Scott Tubby’s hands have been shaping clay for more than forty years and painting canvases full time for fifteen.
“I feel fortunate to have worked as an artist for most of my life. To be able to spend my working days doing something I’m passionate about is a gift.”
In 1980, he was the first potter to combine the technique of burnishing with saggar firing to produce the style of work that has brought him acclaim from an appreciative public. A review of his work in 1986 from The New Yorker put it this way, “the subtle range of colors and the delicate stylized necks distinguish them from any other ceramics we’ve seen.”
During the 1980’s and 90’s, his pottery won numerous awards and was sold exclusively through fine craft galleries across the US including such well known retailers as Gumps in San Fransisco, El Prado Galleries of Sedona and Sante FE and The American Hand in Washington DC. Tubby has been an exhibitor in many prestigious fine art and craft fairs such as the Smithsonian Craft Show, the Coconut Grove Arts Festival in Miami, the Cherry Creek Arts Festival in Denver and the ACC Craft Fairs in Baltimore, Atlanta and San Fransisco.

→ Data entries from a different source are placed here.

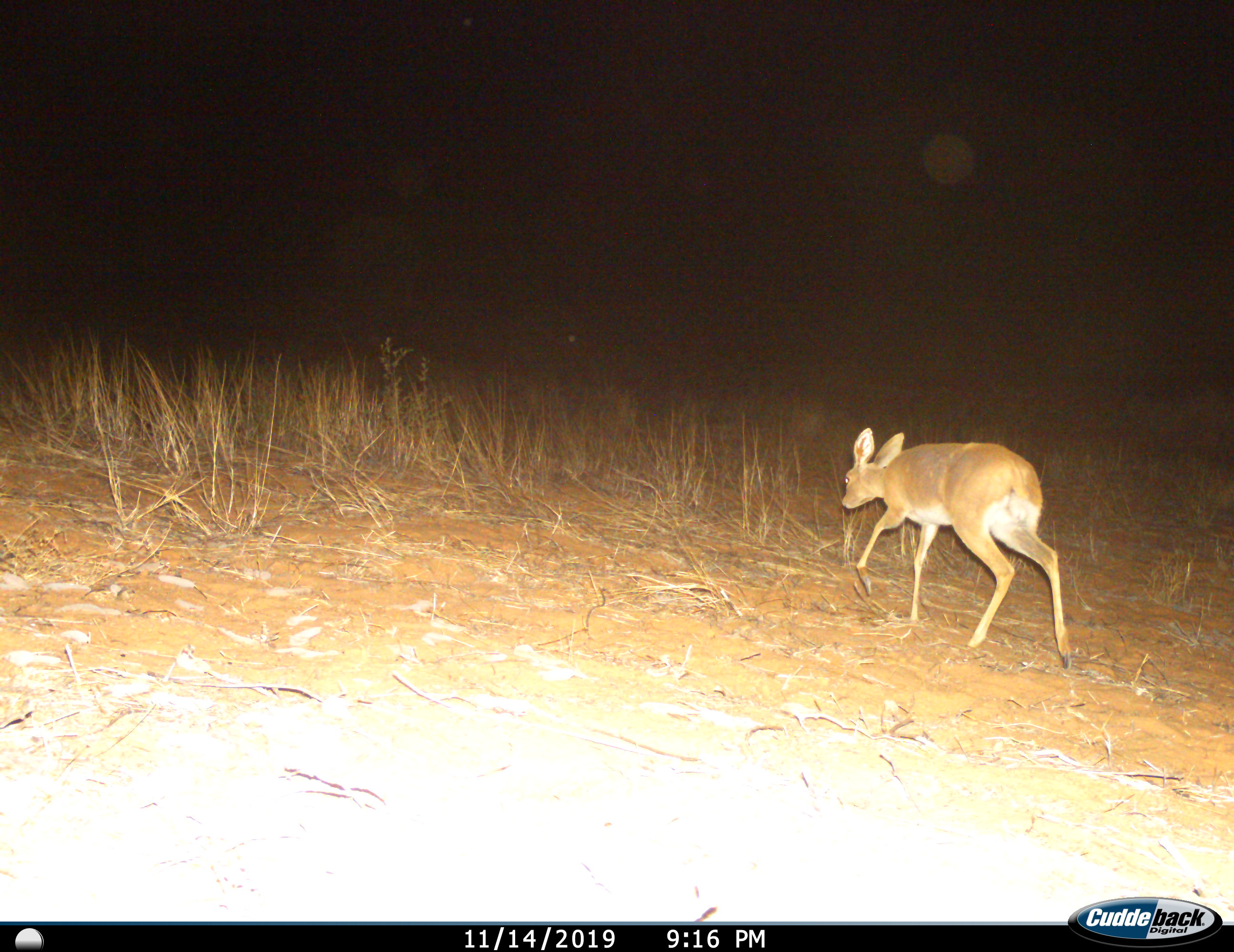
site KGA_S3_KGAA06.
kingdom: Animalia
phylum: Chordata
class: Mammalia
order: Artiodactyla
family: Bovidae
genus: Raphicerus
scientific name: Raphicerus campestris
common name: steenbok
Steenbok (Raphicerus campestris), count 1. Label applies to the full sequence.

Feature articles about his pottery have appeared in Ceramics Monthly and Studio Potter. Two examples of his burnished work were included in the book Best of Pottery by Jonathon Fairbanks and Angela Fina published in 1996. Today his pottery can be found in numerous public and private collections throughout the US, Finland and Japan including three pieces in the Smithsonian Museum of American Art.
Scott is a firm believer in giving back and has enjoyed sharing his knowledge of burnishing, saggar firing, pit and raku firing in workshops at craft centers and schools on the east coast and in Finland and has taught foundation and advanced courses in ceramics at the college level. He is still producing his classic pottery forms in clay but on a smaller scale.
Painting has become Scott’s passion as is evidenced in the gallery pages that follow. Since graduating from the Finnish art school, Taidekoulu Maa in Helsinki, he has had two successful solo exhibitions in Helsinki galleries and his paintings have been exhibited in group shows here in the US and in Finland. His latest canvases create slightly altered views of reality – another dimension that is similar but not quite our own. He paints from the point of view of a tourist – fresh, as though seeing things for the first time. The subjects are places and things in our day to day surroundings, things we often take for granted and pay little or no attention to. By adding emotional components through line and color, he gives us a hint of a story, maybe yours, that resides in the shadows.
“Through my hands, head, and heart and your appreciation of my art, I aim to bring a sense of beauty, mystery and joy into the world.”